L'oud naturel est contradictoire : à la fois doux et animal, fumé et mielé, médicinal et chaud. Différentes origines produisent des profils distincts. L'oud cambodgien tend vers une douceur fruitée, l'oud indien est plus sombre et plus rustique, tandis que les variétés indonésiennes sont plus herbacées. Le parfum évolue considérablement sur la peau pendant plusieurs heures.

L'arbre d'agarwood est-il en danger ?

Oui. Quatre espèces d'Aquilaria sont en danger critique d'extinction, une est en danger, et neuf sont vulnérables selon la Liste rouge de l'UICN. Les vingt-et-une espèces sont inscrites à l'Annexe II de la CITES depuis 2005, nécessitant des permis de commerce. Malgré ces protections, une étude de 2025 a révélé que 70 % du commerce mondial dépend encore d'arbres sauvages issus de populations menacées.

L'agarwood peut-il être cultivé durablement ?

Oui, la culture en plantation est active en Thaïlande, au Bangladesh, en Inde, au Vietnam et en Malaisie. Les arbres sont cultivés pendant 7 à 10 ans, puis inoculés artificiellement avec des champignons pour déclencher la production de résine. L'oud de plantation est mesurablement différent de l'oud sauvage, avec un profil chimique plus simple, moins complexe aromatiquement, mais suffisant pour la plupart des applications en parfumerie. L'augmentation de la production en plantation pour répondre à la demande mondiale reste le principal défi de conservation.

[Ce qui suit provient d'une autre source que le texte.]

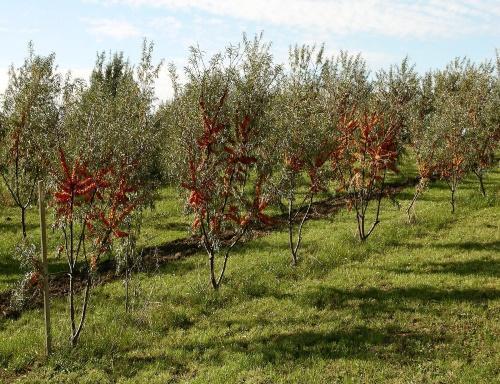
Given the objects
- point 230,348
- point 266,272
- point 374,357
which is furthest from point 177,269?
point 374,357

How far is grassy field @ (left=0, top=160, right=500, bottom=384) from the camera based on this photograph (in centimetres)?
1198

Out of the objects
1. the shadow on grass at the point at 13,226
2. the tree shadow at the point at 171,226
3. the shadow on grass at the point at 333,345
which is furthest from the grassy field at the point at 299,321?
the tree shadow at the point at 171,226

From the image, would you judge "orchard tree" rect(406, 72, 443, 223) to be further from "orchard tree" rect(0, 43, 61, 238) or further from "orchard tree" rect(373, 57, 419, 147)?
"orchard tree" rect(0, 43, 61, 238)

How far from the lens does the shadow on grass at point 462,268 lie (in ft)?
55.5

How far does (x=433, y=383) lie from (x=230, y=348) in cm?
524

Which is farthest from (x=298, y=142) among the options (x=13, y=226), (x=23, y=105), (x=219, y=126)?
(x=13, y=226)

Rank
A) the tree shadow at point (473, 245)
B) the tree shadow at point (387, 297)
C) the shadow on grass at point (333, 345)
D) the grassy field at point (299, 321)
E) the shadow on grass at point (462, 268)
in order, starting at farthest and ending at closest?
the tree shadow at point (473, 245) → the shadow on grass at point (462, 268) → the tree shadow at point (387, 297) → the shadow on grass at point (333, 345) → the grassy field at point (299, 321)

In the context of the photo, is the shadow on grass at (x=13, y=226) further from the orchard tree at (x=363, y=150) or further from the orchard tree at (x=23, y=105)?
the orchard tree at (x=363, y=150)

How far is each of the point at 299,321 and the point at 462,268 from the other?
6.98m

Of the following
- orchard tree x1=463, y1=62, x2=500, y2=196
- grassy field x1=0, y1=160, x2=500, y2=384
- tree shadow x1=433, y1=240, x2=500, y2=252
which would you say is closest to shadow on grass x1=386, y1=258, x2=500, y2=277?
grassy field x1=0, y1=160, x2=500, y2=384

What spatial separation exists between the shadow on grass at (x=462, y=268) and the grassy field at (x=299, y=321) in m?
0.07

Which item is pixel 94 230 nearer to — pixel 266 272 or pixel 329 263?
pixel 266 272

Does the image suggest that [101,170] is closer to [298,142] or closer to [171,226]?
[298,142]

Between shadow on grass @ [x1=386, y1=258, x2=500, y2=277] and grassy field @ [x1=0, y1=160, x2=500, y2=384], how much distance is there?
0.07 meters
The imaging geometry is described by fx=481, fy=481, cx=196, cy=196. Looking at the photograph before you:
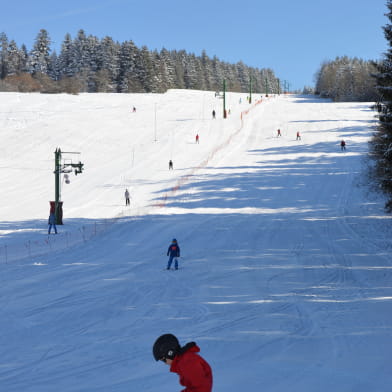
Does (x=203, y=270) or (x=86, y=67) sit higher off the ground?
(x=86, y=67)

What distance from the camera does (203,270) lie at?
16.0m

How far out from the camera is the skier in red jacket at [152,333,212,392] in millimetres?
3554

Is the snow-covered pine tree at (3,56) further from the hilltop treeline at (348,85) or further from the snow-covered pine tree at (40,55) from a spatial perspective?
the hilltop treeline at (348,85)

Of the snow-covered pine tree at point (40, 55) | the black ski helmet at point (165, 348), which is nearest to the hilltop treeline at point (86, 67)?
the snow-covered pine tree at point (40, 55)

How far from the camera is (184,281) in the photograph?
47.7ft

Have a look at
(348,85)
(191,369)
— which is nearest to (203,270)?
(191,369)

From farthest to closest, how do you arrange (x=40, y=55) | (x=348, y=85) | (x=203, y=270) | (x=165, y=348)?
1. (x=40, y=55)
2. (x=348, y=85)
3. (x=203, y=270)
4. (x=165, y=348)

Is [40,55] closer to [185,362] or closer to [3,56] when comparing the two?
[3,56]

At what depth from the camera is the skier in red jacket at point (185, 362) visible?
3.55 meters

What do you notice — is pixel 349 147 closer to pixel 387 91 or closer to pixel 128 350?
pixel 387 91

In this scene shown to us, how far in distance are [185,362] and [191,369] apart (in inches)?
2.7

Quelles sont les alternatives synthétiques à l'oud ?

Les parfumeurs créent des « accords oud » en utilisant des molécules comme Iso E Super (boisé velouté), Cashmeran (boisé épicé), Ambroxan (ambre musqué ambre) et Cetalox (profondeur cristalline). Ces combinaisons peuvent évoquer de manière convaincante l'oud dans la parfumerie fine mais ne reproduisent pas la complexité totale de l'huile naturelle d'agarwood, qui contient plus de 150 composés volatils.

Combien de temps dure la distillation de l'huile d'oud ?

La distillation traditionnelle par hydrodistillation nécessite un trempage préalable de 2 à 30 jours, suivi d'une distillation continue d'au moins 72 heures, parfois jusqu'à cinq jours. Le processus ne produit que quelques millilitres d'huile par kilogramme de bois. L'extraction au CO2 supercritique est plus rapide mais produit un profil aromatique différent, plus pur et plus proche du bois brut.